La notizia con la quale inauguriamo il nuovo anno (ma non il nuovo decennio, a quanto pare: porgo le mie scuse al compagno Marco Ricompensa per aver sostenuto la tesi contraria, con veemenza tale da sovrastare i Fuck Buttons che a pochi metri di distanza facevano un casino della madonna) arriva dal Messico, e cavalca una linea molto sottile fra tragedia e farsa.

Vedo oggi su Al Jazeera (ma scopro che il New York Times se ne era occupato già all'inizio del 2007) che in un eco-parco dello stato di Hidalgo, circa ottanta km a nord di Città del Messico e circa un migliaio a sud del confine con gli Stati Uniti, territorio degli indios Hñahñu, grazie a fondi del governo centrale messicano viene organizzata una caminata nocturna unica nel suo genere: una scarpinata di quattro ore che simula nei minimi particolari quella dei migranti che attraversano a piedi e illegalmente la frontiera con gli States. Ci sono le guide mascherate nelle mani delle quali metti la vita tua e della tua famiglia, ci sono i finti poliziotti americani cattivi, i finti colpi di pistola e chissà, magari anche le finte milizie di bravi cittadini che pattugliano le sponde del Rio Grande.

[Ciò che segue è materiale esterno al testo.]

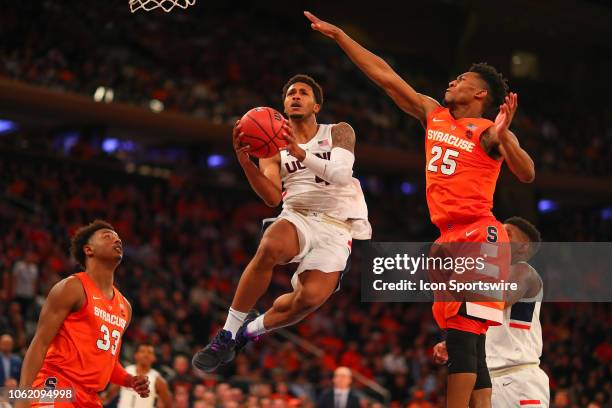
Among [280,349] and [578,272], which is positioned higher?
[578,272]

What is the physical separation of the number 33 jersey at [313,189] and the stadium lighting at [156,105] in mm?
14381

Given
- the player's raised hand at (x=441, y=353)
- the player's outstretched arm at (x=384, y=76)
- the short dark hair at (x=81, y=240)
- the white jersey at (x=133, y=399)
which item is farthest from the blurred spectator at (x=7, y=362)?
the player's outstretched arm at (x=384, y=76)

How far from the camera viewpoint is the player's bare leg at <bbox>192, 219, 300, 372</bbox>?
6629mm

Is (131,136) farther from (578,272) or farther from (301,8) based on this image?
(578,272)

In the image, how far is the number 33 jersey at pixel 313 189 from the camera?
22.6 feet

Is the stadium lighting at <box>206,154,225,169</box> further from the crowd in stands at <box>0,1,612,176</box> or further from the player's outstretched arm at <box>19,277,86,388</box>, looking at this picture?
the player's outstretched arm at <box>19,277,86,388</box>

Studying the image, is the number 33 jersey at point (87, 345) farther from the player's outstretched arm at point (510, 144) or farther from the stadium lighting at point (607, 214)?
the stadium lighting at point (607, 214)

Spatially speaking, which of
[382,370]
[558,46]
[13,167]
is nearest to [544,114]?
[558,46]

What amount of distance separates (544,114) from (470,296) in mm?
24145

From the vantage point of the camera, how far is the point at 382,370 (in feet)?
58.4

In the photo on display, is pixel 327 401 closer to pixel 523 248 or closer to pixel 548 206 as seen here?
pixel 523 248

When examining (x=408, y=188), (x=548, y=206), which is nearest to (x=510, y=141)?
(x=408, y=188)

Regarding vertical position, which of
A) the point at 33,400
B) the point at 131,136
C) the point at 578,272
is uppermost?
the point at 131,136

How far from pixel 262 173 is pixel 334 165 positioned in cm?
54
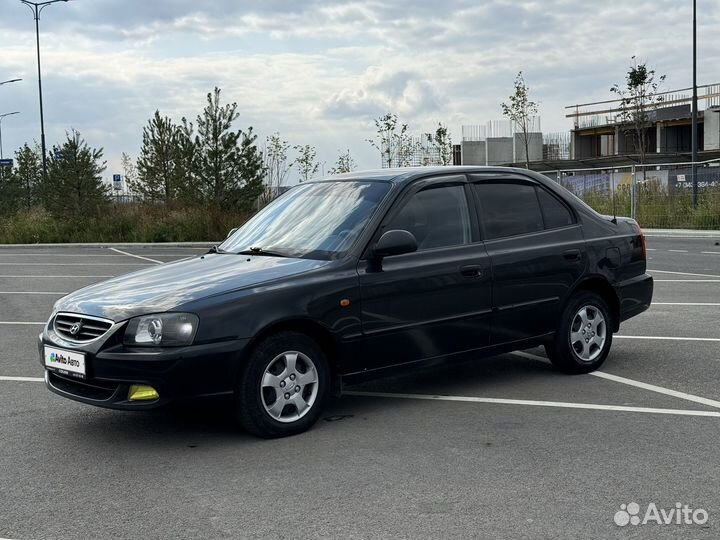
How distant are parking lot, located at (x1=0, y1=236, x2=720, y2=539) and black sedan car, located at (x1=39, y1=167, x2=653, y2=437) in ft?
1.05

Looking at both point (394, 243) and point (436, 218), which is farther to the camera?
point (436, 218)

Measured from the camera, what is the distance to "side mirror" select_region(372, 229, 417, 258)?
6.13 meters

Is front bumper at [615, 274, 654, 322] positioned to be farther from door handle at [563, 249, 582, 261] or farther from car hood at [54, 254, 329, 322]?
car hood at [54, 254, 329, 322]

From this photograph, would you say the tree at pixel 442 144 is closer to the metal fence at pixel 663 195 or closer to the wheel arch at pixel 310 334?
the metal fence at pixel 663 195

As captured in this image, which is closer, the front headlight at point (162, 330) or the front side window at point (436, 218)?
the front headlight at point (162, 330)

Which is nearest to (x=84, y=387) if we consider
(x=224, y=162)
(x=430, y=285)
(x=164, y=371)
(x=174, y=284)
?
(x=164, y=371)

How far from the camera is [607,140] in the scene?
7012cm

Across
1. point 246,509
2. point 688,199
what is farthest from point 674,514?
point 688,199

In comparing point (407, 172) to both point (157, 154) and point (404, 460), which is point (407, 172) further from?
point (157, 154)

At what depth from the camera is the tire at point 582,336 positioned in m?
7.45

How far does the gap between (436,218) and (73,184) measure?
28.5 metres

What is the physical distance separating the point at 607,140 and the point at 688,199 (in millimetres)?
41426

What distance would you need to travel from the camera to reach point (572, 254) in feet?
24.6

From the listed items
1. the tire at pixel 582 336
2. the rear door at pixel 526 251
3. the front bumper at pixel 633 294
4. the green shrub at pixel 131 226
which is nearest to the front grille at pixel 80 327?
the rear door at pixel 526 251
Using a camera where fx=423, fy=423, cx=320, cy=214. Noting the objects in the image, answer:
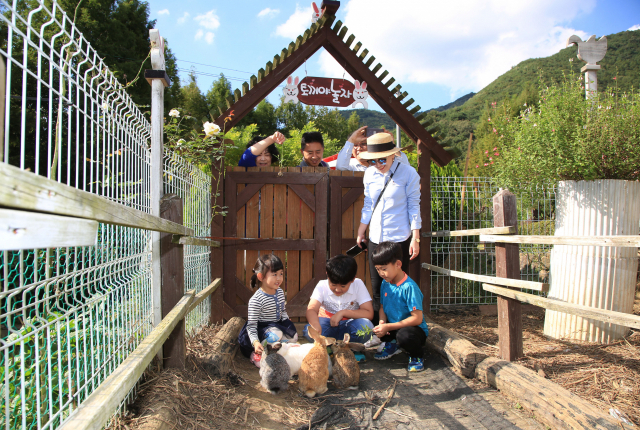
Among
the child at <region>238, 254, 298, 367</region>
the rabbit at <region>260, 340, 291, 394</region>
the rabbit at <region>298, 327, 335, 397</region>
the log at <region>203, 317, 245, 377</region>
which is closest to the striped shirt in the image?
the child at <region>238, 254, 298, 367</region>

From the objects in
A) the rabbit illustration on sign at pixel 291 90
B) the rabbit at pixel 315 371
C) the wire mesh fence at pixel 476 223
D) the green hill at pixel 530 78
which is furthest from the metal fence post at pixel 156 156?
the green hill at pixel 530 78

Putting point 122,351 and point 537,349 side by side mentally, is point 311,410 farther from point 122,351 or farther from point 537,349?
point 537,349

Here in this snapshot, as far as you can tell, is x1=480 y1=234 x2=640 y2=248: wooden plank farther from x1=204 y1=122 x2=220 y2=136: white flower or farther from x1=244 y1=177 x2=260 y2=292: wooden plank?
x1=204 y1=122 x2=220 y2=136: white flower

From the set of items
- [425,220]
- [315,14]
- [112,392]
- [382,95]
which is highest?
[315,14]

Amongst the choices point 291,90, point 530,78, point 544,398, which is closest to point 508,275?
point 544,398

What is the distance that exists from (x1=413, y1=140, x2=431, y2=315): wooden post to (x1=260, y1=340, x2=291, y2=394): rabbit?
281cm

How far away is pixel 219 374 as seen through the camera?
3238 mm

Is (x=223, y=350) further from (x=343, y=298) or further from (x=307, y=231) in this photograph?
(x=307, y=231)

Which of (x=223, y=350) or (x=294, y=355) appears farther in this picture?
(x=223, y=350)

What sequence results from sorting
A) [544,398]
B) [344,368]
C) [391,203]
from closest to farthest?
[544,398] → [344,368] → [391,203]

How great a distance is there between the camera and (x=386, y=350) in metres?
4.09

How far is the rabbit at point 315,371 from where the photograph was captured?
306 cm

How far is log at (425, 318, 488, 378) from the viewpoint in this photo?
3.53m

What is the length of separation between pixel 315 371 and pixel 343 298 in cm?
106
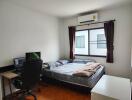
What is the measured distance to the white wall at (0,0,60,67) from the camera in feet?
9.13

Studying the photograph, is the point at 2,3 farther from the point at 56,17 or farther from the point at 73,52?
the point at 73,52

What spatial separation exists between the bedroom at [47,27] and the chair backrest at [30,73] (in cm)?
97

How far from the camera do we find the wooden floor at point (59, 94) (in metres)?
2.67

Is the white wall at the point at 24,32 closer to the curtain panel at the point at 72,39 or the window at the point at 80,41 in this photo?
the curtain panel at the point at 72,39

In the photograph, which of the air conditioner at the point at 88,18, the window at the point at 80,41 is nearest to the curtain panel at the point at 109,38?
the air conditioner at the point at 88,18

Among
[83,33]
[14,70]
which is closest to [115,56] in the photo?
[83,33]

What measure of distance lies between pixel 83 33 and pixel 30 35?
2.16 m

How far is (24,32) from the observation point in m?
3.27

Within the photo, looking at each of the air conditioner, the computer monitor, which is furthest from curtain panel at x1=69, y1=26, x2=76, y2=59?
the computer monitor

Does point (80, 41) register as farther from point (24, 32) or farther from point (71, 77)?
point (24, 32)

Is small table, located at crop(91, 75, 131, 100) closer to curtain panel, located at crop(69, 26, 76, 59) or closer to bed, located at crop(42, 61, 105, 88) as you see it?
bed, located at crop(42, 61, 105, 88)

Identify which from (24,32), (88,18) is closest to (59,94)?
(24,32)

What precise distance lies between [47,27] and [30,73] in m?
2.29

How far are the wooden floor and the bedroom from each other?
1.17m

Il tutto a beneficio dei turisti, che pagano una quindicina di euro per il brivido, e hanno reso la traversata la maggiore attrazione del parco, nonostante cascate, rafting e bungalow con tetto in foglie di agave. Detta così, la distanza da quelli che si fermano a guardare gli incidenti stradali sembra minima, e il grottesco dietro l'angolo. Improbabile, inoltre, che la messa in scena sia stata organizzata con il fine non troppo nascosto di dissuadere i possibili migranti: chi si prepara a scappare non dovrebbe avere voglia e soldi da sprecare nelle prove generali, e non dovrebbe essere disposto a cambiare idea dopo una scampagnata con qualche gringo e qualche radical di città.

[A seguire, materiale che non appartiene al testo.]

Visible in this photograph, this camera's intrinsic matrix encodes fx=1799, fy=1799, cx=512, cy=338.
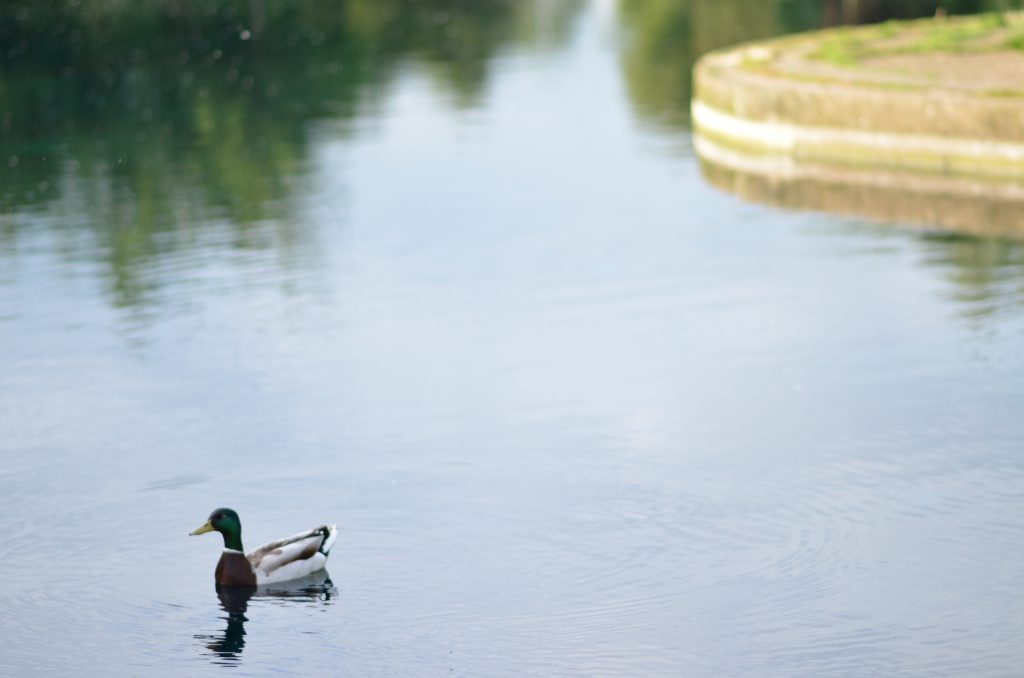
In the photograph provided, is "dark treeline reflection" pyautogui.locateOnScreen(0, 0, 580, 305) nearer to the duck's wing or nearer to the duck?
the duck

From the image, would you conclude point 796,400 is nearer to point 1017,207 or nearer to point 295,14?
point 1017,207

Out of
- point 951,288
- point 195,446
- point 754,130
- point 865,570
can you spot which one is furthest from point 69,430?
point 754,130

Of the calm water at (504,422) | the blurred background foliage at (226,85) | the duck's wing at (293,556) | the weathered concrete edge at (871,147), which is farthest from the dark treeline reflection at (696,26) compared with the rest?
the duck's wing at (293,556)

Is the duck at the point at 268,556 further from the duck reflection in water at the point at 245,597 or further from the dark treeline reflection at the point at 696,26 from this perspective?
the dark treeline reflection at the point at 696,26

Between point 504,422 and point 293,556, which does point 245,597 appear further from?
point 504,422

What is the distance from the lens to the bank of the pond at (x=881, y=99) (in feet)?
100

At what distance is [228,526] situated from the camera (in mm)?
14344

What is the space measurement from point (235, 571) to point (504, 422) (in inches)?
185

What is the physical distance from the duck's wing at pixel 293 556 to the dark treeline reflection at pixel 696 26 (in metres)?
28.0

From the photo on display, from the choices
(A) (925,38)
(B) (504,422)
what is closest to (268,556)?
(B) (504,422)

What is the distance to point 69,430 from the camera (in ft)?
61.7

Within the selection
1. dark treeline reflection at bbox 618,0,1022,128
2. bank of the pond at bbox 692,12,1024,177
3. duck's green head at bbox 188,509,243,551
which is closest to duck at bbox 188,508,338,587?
duck's green head at bbox 188,509,243,551

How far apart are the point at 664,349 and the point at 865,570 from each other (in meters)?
7.04

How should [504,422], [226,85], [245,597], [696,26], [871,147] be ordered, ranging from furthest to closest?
1. [696,26]
2. [226,85]
3. [871,147]
4. [504,422]
5. [245,597]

C'è una terza possibilità però, ed è quella dell'informazione e dell'omaggio. "L'idea," dice Poncho, una delle guide, "è di aumentare la consapevolezza della gente su ciò che devono sopportare i migranti. Esserlo non è certo fonte di orgoglio: abbandoniamo la nostra famiglia, la nostra lingua, la nostra terra. Perdiamo il nostro senso di comunità." Gli Hñahñu stessi ne sanno qualcosa: un terzo di loro vive ancora qui, gli altri due terzi oltre confine.

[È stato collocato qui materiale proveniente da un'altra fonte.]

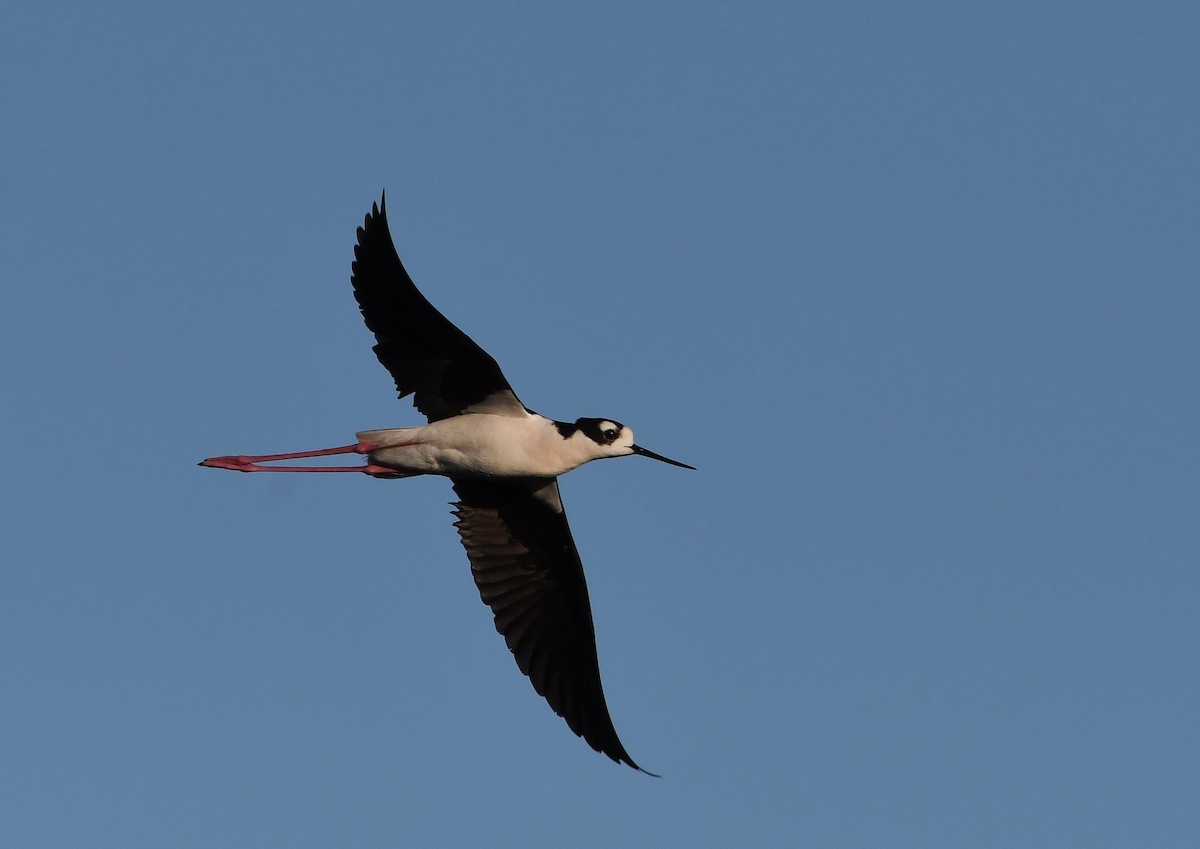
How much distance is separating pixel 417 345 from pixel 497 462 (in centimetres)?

Così la caminata nocturna acquista effettivamente un senso, anche se forse ne avrebbe di più se organizzata dall'altra parte della frontiera, in Texas o in California. O se resa obbligatoria come gita scolastica. Ma l'intenzione resta buona, e la possibile applicazione ad altre realtà simili molto affascinante: non augureremmo forse la tratta Tripoli-Lampedusa (comprensiva di: un paio di anni per attraversare il Sahara; detenzione con botte, stupro e lavori forzati nei campi di prigionia libici; internamento in un CIE per "consentire accertamenti sull'identità di persone trattenute in vista di una possibile espulsione" o, a scelta, respingimento in mare aperto) a Bossi, Maroni, Calderoli, Salvini, Cota, Borghezio e a tanti leghisti non necessariamente dichiarati, di destra e di sinistra, con i quali abbiamo a che fare ogni giorno?
Anche finta, con le onde marine simulate come nei parchi acquatici e un calabrese a fare il maresciallo libico, ma sai che spasso?